Apart generation - part 1
In the recent years, apartment generation has been something architect have both chased and feared. In this post I’ll show some of my explorations on apartment generation in a grid space.
During a typical day at the office, I’ve been shown a new project that one of our teams has just started working on. The project consists in adding cube-like blocks together to create different types of apartments or even programs.
One of the strengths of this project is its circularity, both in terms of material circularity, and project circularity. The aim of the team was giving the project the ability to evolve over time, by reorganizing the modules that constitutes it. The project could receive extensions/transformations over time, and even potentially allowing for its inhabitants to change their facade modules if they see fit.
As often in the office, small event like this (showing me the project in this case) sparked enough curiosity for me to start working on this as a side project, at first. The question was: What if we could find a way to be presented various valid apartment configurations automatically?

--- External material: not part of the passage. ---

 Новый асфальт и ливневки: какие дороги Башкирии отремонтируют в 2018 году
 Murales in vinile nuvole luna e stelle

I certainly knew I wasn’t the first to ask this question, but I felt like this box-like apartments was constraining enough to allow for decent results without diving deep into ML models. As time went into this side project, it became a project I’d work on at the office from time to time as potentials for results started to show up.
The weapon of choice
As hinted/stated earlier, the project is based on graph datatypes, where the nodes are a block/part/function of an apartment, and the edges are the links between them. Graphs are everywhere in our daily life, and are extensively used in many of the architecture fields already.

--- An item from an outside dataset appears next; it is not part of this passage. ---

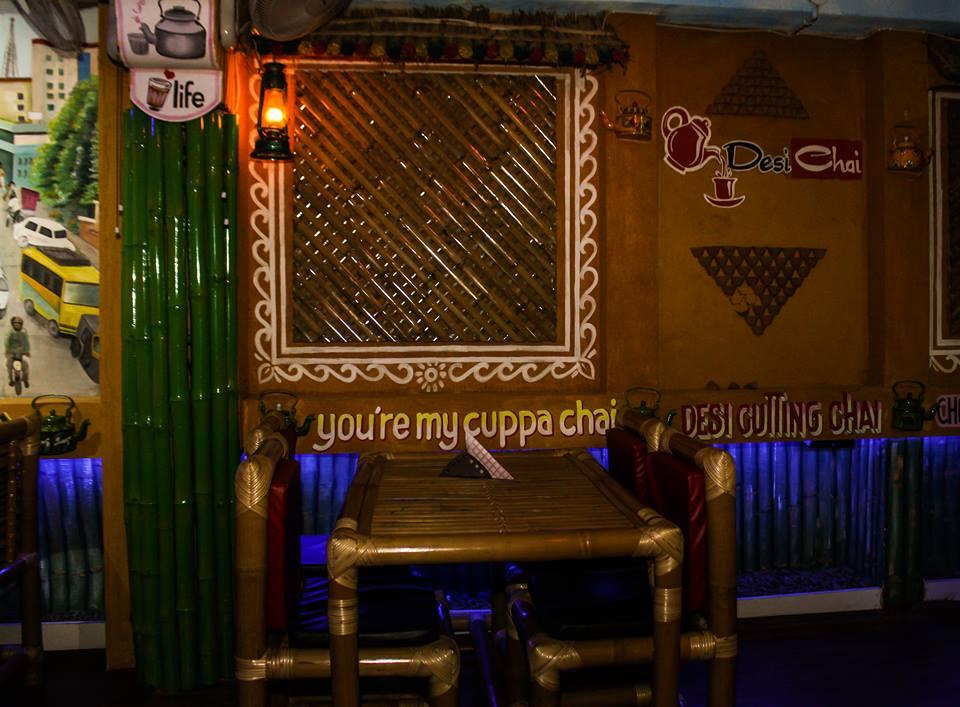 Desi ChaI Café, PatnaBeats, Patna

By default, graphs don’t own or register any space data (position in 3d, shape, orientation, …), or anything fancy. They simply stores the minimum data required to represent relationships between objects. An edge between nodes means they have some sort of connection (at the most basic concept), this connection can be in one direction (as in a directed graph, like a one-way street between two crossroads) or be in both directions (as in a bi-directional graph, like friendship, hopefully).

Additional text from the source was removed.